This is just a first law problem: dQ = dU + dW where dW is the work done by the gas. For C to A:

(1) $$\Delta Q_{CA} = \Delta U_{CA} + W_{CA} = \Delta U_{CA} + P\Delta V_{CA}$$

You know that the change internal energy from C to A is +100 J (to balance the 200 J loss from A to B and 100 J gain from B to C).

You can also determine the work done from C to A because you are given the pressure and change in volume.

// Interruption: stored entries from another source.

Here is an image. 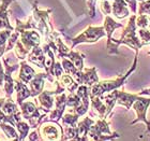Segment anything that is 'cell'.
<instances>
[{
    "instance_id": "cell-1",
    "label": "cell",
    "mask_w": 150,
    "mask_h": 141,
    "mask_svg": "<svg viewBox=\"0 0 150 141\" xmlns=\"http://www.w3.org/2000/svg\"><path fill=\"white\" fill-rule=\"evenodd\" d=\"M136 63H137V55L135 56L134 64L130 70L125 73L123 77L118 78L117 80H112V81H103V82H97L94 83L92 86H90V97H101L104 93L106 92L114 91L116 88L120 87L123 83H125V79L128 78L129 75L131 74L132 72L134 71V69L136 68Z\"/></svg>"
},
{
    "instance_id": "cell-2",
    "label": "cell",
    "mask_w": 150,
    "mask_h": 141,
    "mask_svg": "<svg viewBox=\"0 0 150 141\" xmlns=\"http://www.w3.org/2000/svg\"><path fill=\"white\" fill-rule=\"evenodd\" d=\"M106 35V31H104V26L103 27H93V26H89L87 27L86 30H84L83 34L77 36L76 38L72 39V49L78 43H83V42H96L100 38L104 37Z\"/></svg>"
},
{
    "instance_id": "cell-3",
    "label": "cell",
    "mask_w": 150,
    "mask_h": 141,
    "mask_svg": "<svg viewBox=\"0 0 150 141\" xmlns=\"http://www.w3.org/2000/svg\"><path fill=\"white\" fill-rule=\"evenodd\" d=\"M39 134L41 136V139L43 140H58L60 136L63 135L62 128L60 127L57 122L50 121L47 123H43L39 128Z\"/></svg>"
},
{
    "instance_id": "cell-4",
    "label": "cell",
    "mask_w": 150,
    "mask_h": 141,
    "mask_svg": "<svg viewBox=\"0 0 150 141\" xmlns=\"http://www.w3.org/2000/svg\"><path fill=\"white\" fill-rule=\"evenodd\" d=\"M149 104H150V98H143L139 95L138 99H136L134 101V104H133V108H134V110L137 113V119L131 123V124H135V123L143 121V122H145L148 125L147 132L150 130V123L146 119V112H147V108Z\"/></svg>"
},
{
    "instance_id": "cell-5",
    "label": "cell",
    "mask_w": 150,
    "mask_h": 141,
    "mask_svg": "<svg viewBox=\"0 0 150 141\" xmlns=\"http://www.w3.org/2000/svg\"><path fill=\"white\" fill-rule=\"evenodd\" d=\"M3 65L6 68V77H4V92H6V98H11L14 88H15V81L12 79V73L15 70L18 69L19 65H14V66H10L8 64L6 58H3Z\"/></svg>"
},
{
    "instance_id": "cell-6",
    "label": "cell",
    "mask_w": 150,
    "mask_h": 141,
    "mask_svg": "<svg viewBox=\"0 0 150 141\" xmlns=\"http://www.w3.org/2000/svg\"><path fill=\"white\" fill-rule=\"evenodd\" d=\"M21 41L24 47L30 52L35 47H39L41 43V37L37 31L33 30H24L21 32Z\"/></svg>"
},
{
    "instance_id": "cell-7",
    "label": "cell",
    "mask_w": 150,
    "mask_h": 141,
    "mask_svg": "<svg viewBox=\"0 0 150 141\" xmlns=\"http://www.w3.org/2000/svg\"><path fill=\"white\" fill-rule=\"evenodd\" d=\"M48 79L50 82H53V79L50 78V74L48 73H38L35 75V78L29 82L30 85V91H31V97H35L39 94L43 92L44 88V80Z\"/></svg>"
},
{
    "instance_id": "cell-8",
    "label": "cell",
    "mask_w": 150,
    "mask_h": 141,
    "mask_svg": "<svg viewBox=\"0 0 150 141\" xmlns=\"http://www.w3.org/2000/svg\"><path fill=\"white\" fill-rule=\"evenodd\" d=\"M15 81V91L17 93V104H21L22 102H24L25 99H27L28 97H31V91L27 87L26 83H24L21 80H14Z\"/></svg>"
},
{
    "instance_id": "cell-9",
    "label": "cell",
    "mask_w": 150,
    "mask_h": 141,
    "mask_svg": "<svg viewBox=\"0 0 150 141\" xmlns=\"http://www.w3.org/2000/svg\"><path fill=\"white\" fill-rule=\"evenodd\" d=\"M13 0H2V2L0 3V29L6 28L13 30V27L11 26L9 22V17H8V6Z\"/></svg>"
},
{
    "instance_id": "cell-10",
    "label": "cell",
    "mask_w": 150,
    "mask_h": 141,
    "mask_svg": "<svg viewBox=\"0 0 150 141\" xmlns=\"http://www.w3.org/2000/svg\"><path fill=\"white\" fill-rule=\"evenodd\" d=\"M112 12L117 19H125L129 15L128 3L125 0H114L112 6Z\"/></svg>"
},
{
    "instance_id": "cell-11",
    "label": "cell",
    "mask_w": 150,
    "mask_h": 141,
    "mask_svg": "<svg viewBox=\"0 0 150 141\" xmlns=\"http://www.w3.org/2000/svg\"><path fill=\"white\" fill-rule=\"evenodd\" d=\"M139 95L136 94H129L125 92L117 91V104H125L127 110H130L131 106L134 104V101L138 99Z\"/></svg>"
},
{
    "instance_id": "cell-12",
    "label": "cell",
    "mask_w": 150,
    "mask_h": 141,
    "mask_svg": "<svg viewBox=\"0 0 150 141\" xmlns=\"http://www.w3.org/2000/svg\"><path fill=\"white\" fill-rule=\"evenodd\" d=\"M37 74L35 71V69L30 67L26 62H22L21 64V72H19L18 78L21 81H23L24 83H29L32 79L35 78V75Z\"/></svg>"
},
{
    "instance_id": "cell-13",
    "label": "cell",
    "mask_w": 150,
    "mask_h": 141,
    "mask_svg": "<svg viewBox=\"0 0 150 141\" xmlns=\"http://www.w3.org/2000/svg\"><path fill=\"white\" fill-rule=\"evenodd\" d=\"M119 27H122L121 24L116 23L112 17L106 16V19H105V23H104V29H105V31H106L108 41L112 40V34L114 32V30H115L116 28H119Z\"/></svg>"
},
{
    "instance_id": "cell-14",
    "label": "cell",
    "mask_w": 150,
    "mask_h": 141,
    "mask_svg": "<svg viewBox=\"0 0 150 141\" xmlns=\"http://www.w3.org/2000/svg\"><path fill=\"white\" fill-rule=\"evenodd\" d=\"M0 127L2 129L4 134L8 136V138L9 139H13V140H19V136L18 134L16 132L15 128L13 127V125H8V123H4V122H1L0 123Z\"/></svg>"
},
{
    "instance_id": "cell-15",
    "label": "cell",
    "mask_w": 150,
    "mask_h": 141,
    "mask_svg": "<svg viewBox=\"0 0 150 141\" xmlns=\"http://www.w3.org/2000/svg\"><path fill=\"white\" fill-rule=\"evenodd\" d=\"M16 127H17V130L19 132V140H24V139L27 137L29 132V129L31 128V126L29 125V123H26L24 121H18L16 123Z\"/></svg>"
},
{
    "instance_id": "cell-16",
    "label": "cell",
    "mask_w": 150,
    "mask_h": 141,
    "mask_svg": "<svg viewBox=\"0 0 150 141\" xmlns=\"http://www.w3.org/2000/svg\"><path fill=\"white\" fill-rule=\"evenodd\" d=\"M78 117L79 115L78 114H70V113H67L66 115L62 117V122L63 124L67 126V127H76V124H77Z\"/></svg>"
},
{
    "instance_id": "cell-17",
    "label": "cell",
    "mask_w": 150,
    "mask_h": 141,
    "mask_svg": "<svg viewBox=\"0 0 150 141\" xmlns=\"http://www.w3.org/2000/svg\"><path fill=\"white\" fill-rule=\"evenodd\" d=\"M81 104V98L78 96L77 94H73V93H71V94L67 97V106L68 107H71V108H76V107H78L79 104Z\"/></svg>"
},
{
    "instance_id": "cell-18",
    "label": "cell",
    "mask_w": 150,
    "mask_h": 141,
    "mask_svg": "<svg viewBox=\"0 0 150 141\" xmlns=\"http://www.w3.org/2000/svg\"><path fill=\"white\" fill-rule=\"evenodd\" d=\"M136 26L141 28H147L150 26V17L145 14H139L136 16Z\"/></svg>"
},
{
    "instance_id": "cell-19",
    "label": "cell",
    "mask_w": 150,
    "mask_h": 141,
    "mask_svg": "<svg viewBox=\"0 0 150 141\" xmlns=\"http://www.w3.org/2000/svg\"><path fill=\"white\" fill-rule=\"evenodd\" d=\"M138 35L141 36L144 45H147V44L150 43V31L149 30H147L146 28H141L139 30H138Z\"/></svg>"
},
{
    "instance_id": "cell-20",
    "label": "cell",
    "mask_w": 150,
    "mask_h": 141,
    "mask_svg": "<svg viewBox=\"0 0 150 141\" xmlns=\"http://www.w3.org/2000/svg\"><path fill=\"white\" fill-rule=\"evenodd\" d=\"M12 35V30L11 29H6L4 31H0V47L6 45L9 38Z\"/></svg>"
},
{
    "instance_id": "cell-21",
    "label": "cell",
    "mask_w": 150,
    "mask_h": 141,
    "mask_svg": "<svg viewBox=\"0 0 150 141\" xmlns=\"http://www.w3.org/2000/svg\"><path fill=\"white\" fill-rule=\"evenodd\" d=\"M4 77H6V71L3 70L1 62H0V86L2 85V83L4 82Z\"/></svg>"
},
{
    "instance_id": "cell-22",
    "label": "cell",
    "mask_w": 150,
    "mask_h": 141,
    "mask_svg": "<svg viewBox=\"0 0 150 141\" xmlns=\"http://www.w3.org/2000/svg\"><path fill=\"white\" fill-rule=\"evenodd\" d=\"M149 132H150V130H149Z\"/></svg>"
}]
</instances>
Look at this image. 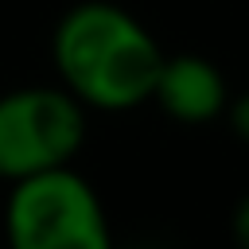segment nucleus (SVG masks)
I'll return each instance as SVG.
<instances>
[{
	"label": "nucleus",
	"instance_id": "obj_1",
	"mask_svg": "<svg viewBox=\"0 0 249 249\" xmlns=\"http://www.w3.org/2000/svg\"><path fill=\"white\" fill-rule=\"evenodd\" d=\"M51 58L58 86L86 109L128 113L152 101L163 47L128 8L86 0L58 19L51 35Z\"/></svg>",
	"mask_w": 249,
	"mask_h": 249
},
{
	"label": "nucleus",
	"instance_id": "obj_2",
	"mask_svg": "<svg viewBox=\"0 0 249 249\" xmlns=\"http://www.w3.org/2000/svg\"><path fill=\"white\" fill-rule=\"evenodd\" d=\"M8 249H113L101 195L74 167H54L8 183Z\"/></svg>",
	"mask_w": 249,
	"mask_h": 249
},
{
	"label": "nucleus",
	"instance_id": "obj_3",
	"mask_svg": "<svg viewBox=\"0 0 249 249\" xmlns=\"http://www.w3.org/2000/svg\"><path fill=\"white\" fill-rule=\"evenodd\" d=\"M86 105L62 86H23L0 93V179L19 183L70 167L86 144Z\"/></svg>",
	"mask_w": 249,
	"mask_h": 249
},
{
	"label": "nucleus",
	"instance_id": "obj_4",
	"mask_svg": "<svg viewBox=\"0 0 249 249\" xmlns=\"http://www.w3.org/2000/svg\"><path fill=\"white\" fill-rule=\"evenodd\" d=\"M152 101L179 124H210L226 113V74L202 54H163Z\"/></svg>",
	"mask_w": 249,
	"mask_h": 249
},
{
	"label": "nucleus",
	"instance_id": "obj_5",
	"mask_svg": "<svg viewBox=\"0 0 249 249\" xmlns=\"http://www.w3.org/2000/svg\"><path fill=\"white\" fill-rule=\"evenodd\" d=\"M222 117H226L230 132H233L241 144H249V93H237V97H230Z\"/></svg>",
	"mask_w": 249,
	"mask_h": 249
},
{
	"label": "nucleus",
	"instance_id": "obj_6",
	"mask_svg": "<svg viewBox=\"0 0 249 249\" xmlns=\"http://www.w3.org/2000/svg\"><path fill=\"white\" fill-rule=\"evenodd\" d=\"M230 230H233V241H237V249H249V195H245V198L233 206Z\"/></svg>",
	"mask_w": 249,
	"mask_h": 249
}]
</instances>
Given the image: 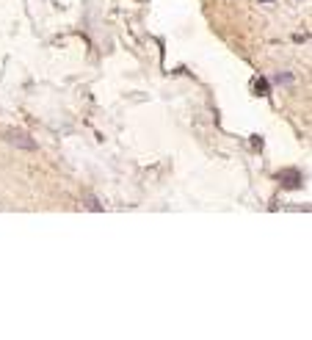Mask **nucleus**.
<instances>
[{
	"label": "nucleus",
	"mask_w": 312,
	"mask_h": 340,
	"mask_svg": "<svg viewBox=\"0 0 312 340\" xmlns=\"http://www.w3.org/2000/svg\"><path fill=\"white\" fill-rule=\"evenodd\" d=\"M6 139H9V144H14V147H22V149H36V141L28 139L25 133L9 130V133H6Z\"/></svg>",
	"instance_id": "nucleus-1"
},
{
	"label": "nucleus",
	"mask_w": 312,
	"mask_h": 340,
	"mask_svg": "<svg viewBox=\"0 0 312 340\" xmlns=\"http://www.w3.org/2000/svg\"><path fill=\"white\" fill-rule=\"evenodd\" d=\"M86 205H89L91 210H100V205H97V199H91V196H89V199H86Z\"/></svg>",
	"instance_id": "nucleus-2"
}]
</instances>
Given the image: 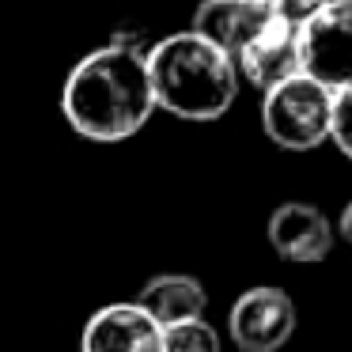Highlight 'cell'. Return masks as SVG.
<instances>
[{"label": "cell", "mask_w": 352, "mask_h": 352, "mask_svg": "<svg viewBox=\"0 0 352 352\" xmlns=\"http://www.w3.org/2000/svg\"><path fill=\"white\" fill-rule=\"evenodd\" d=\"M155 110L144 54L125 42L80 57L61 87V114L80 137L118 144L137 137Z\"/></svg>", "instance_id": "1"}, {"label": "cell", "mask_w": 352, "mask_h": 352, "mask_svg": "<svg viewBox=\"0 0 352 352\" xmlns=\"http://www.w3.org/2000/svg\"><path fill=\"white\" fill-rule=\"evenodd\" d=\"M299 72L341 91L352 84V0H326L296 23Z\"/></svg>", "instance_id": "4"}, {"label": "cell", "mask_w": 352, "mask_h": 352, "mask_svg": "<svg viewBox=\"0 0 352 352\" xmlns=\"http://www.w3.org/2000/svg\"><path fill=\"white\" fill-rule=\"evenodd\" d=\"M269 19L261 0H205L193 16V34H201L205 42H212L216 50L235 61V54L246 46L254 31Z\"/></svg>", "instance_id": "9"}, {"label": "cell", "mask_w": 352, "mask_h": 352, "mask_svg": "<svg viewBox=\"0 0 352 352\" xmlns=\"http://www.w3.org/2000/svg\"><path fill=\"white\" fill-rule=\"evenodd\" d=\"M84 352H160V322L140 303H110L87 318Z\"/></svg>", "instance_id": "8"}, {"label": "cell", "mask_w": 352, "mask_h": 352, "mask_svg": "<svg viewBox=\"0 0 352 352\" xmlns=\"http://www.w3.org/2000/svg\"><path fill=\"white\" fill-rule=\"evenodd\" d=\"M140 307L160 326H170V322H182V318H201L208 307V296H205V284L197 276L163 273V276H152L140 288Z\"/></svg>", "instance_id": "10"}, {"label": "cell", "mask_w": 352, "mask_h": 352, "mask_svg": "<svg viewBox=\"0 0 352 352\" xmlns=\"http://www.w3.org/2000/svg\"><path fill=\"white\" fill-rule=\"evenodd\" d=\"M261 99V129L273 144L288 152H311L329 140V118H333V91L307 72L265 87Z\"/></svg>", "instance_id": "3"}, {"label": "cell", "mask_w": 352, "mask_h": 352, "mask_svg": "<svg viewBox=\"0 0 352 352\" xmlns=\"http://www.w3.org/2000/svg\"><path fill=\"white\" fill-rule=\"evenodd\" d=\"M269 246L280 254L284 261H296V265H314V261H326L333 250V223L322 208L303 205V201H288L269 216Z\"/></svg>", "instance_id": "7"}, {"label": "cell", "mask_w": 352, "mask_h": 352, "mask_svg": "<svg viewBox=\"0 0 352 352\" xmlns=\"http://www.w3.org/2000/svg\"><path fill=\"white\" fill-rule=\"evenodd\" d=\"M329 140L352 160V84L333 91V118H329Z\"/></svg>", "instance_id": "12"}, {"label": "cell", "mask_w": 352, "mask_h": 352, "mask_svg": "<svg viewBox=\"0 0 352 352\" xmlns=\"http://www.w3.org/2000/svg\"><path fill=\"white\" fill-rule=\"evenodd\" d=\"M333 231H341V239L352 246V201L344 205V212H341V220H337V228H333Z\"/></svg>", "instance_id": "14"}, {"label": "cell", "mask_w": 352, "mask_h": 352, "mask_svg": "<svg viewBox=\"0 0 352 352\" xmlns=\"http://www.w3.org/2000/svg\"><path fill=\"white\" fill-rule=\"evenodd\" d=\"M261 4H265L269 16H280V19L299 23V19H307L314 8H322L326 0H261Z\"/></svg>", "instance_id": "13"}, {"label": "cell", "mask_w": 352, "mask_h": 352, "mask_svg": "<svg viewBox=\"0 0 352 352\" xmlns=\"http://www.w3.org/2000/svg\"><path fill=\"white\" fill-rule=\"evenodd\" d=\"M160 352H220V333L201 318H182L160 326Z\"/></svg>", "instance_id": "11"}, {"label": "cell", "mask_w": 352, "mask_h": 352, "mask_svg": "<svg viewBox=\"0 0 352 352\" xmlns=\"http://www.w3.org/2000/svg\"><path fill=\"white\" fill-rule=\"evenodd\" d=\"M228 329L239 352H280L296 333V303L288 292L258 284L235 299Z\"/></svg>", "instance_id": "5"}, {"label": "cell", "mask_w": 352, "mask_h": 352, "mask_svg": "<svg viewBox=\"0 0 352 352\" xmlns=\"http://www.w3.org/2000/svg\"><path fill=\"white\" fill-rule=\"evenodd\" d=\"M152 99L186 122H216L239 95V72L223 50L193 31H175L144 54Z\"/></svg>", "instance_id": "2"}, {"label": "cell", "mask_w": 352, "mask_h": 352, "mask_svg": "<svg viewBox=\"0 0 352 352\" xmlns=\"http://www.w3.org/2000/svg\"><path fill=\"white\" fill-rule=\"evenodd\" d=\"M235 72L250 80L258 91L280 84L299 72V34L292 19L269 16L258 31L246 38V46L235 54Z\"/></svg>", "instance_id": "6"}]
</instances>
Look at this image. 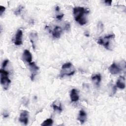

So plug those values in (1) to give you $\Delta Q_{CA}$

AM

3. Jun 12, 2007

### blumfeld0

thank you!
why was i off? i thought i had this!

so Q = U + W
Q = 100 + (400pascals * (2-1)m^3)
Q= 500 joules?

or is it

Q = 100 - (400pascals * (2-1)m^3)
Q= -300 joules.

which one is right?

thank you!

4. Jun 12, 2007

### Andrew Mason

Heat flow out of the gas is negative. Heat flow into the gas is positive. Work done by the gas is positive. Work done on the gas is negative.

So:

$$\Delta Q = \Delta U + P\Delta V = +100 + 400 * (-1) = -300 J$$

This means that 300 J of heat flows out of the gas in going from C to A.

AM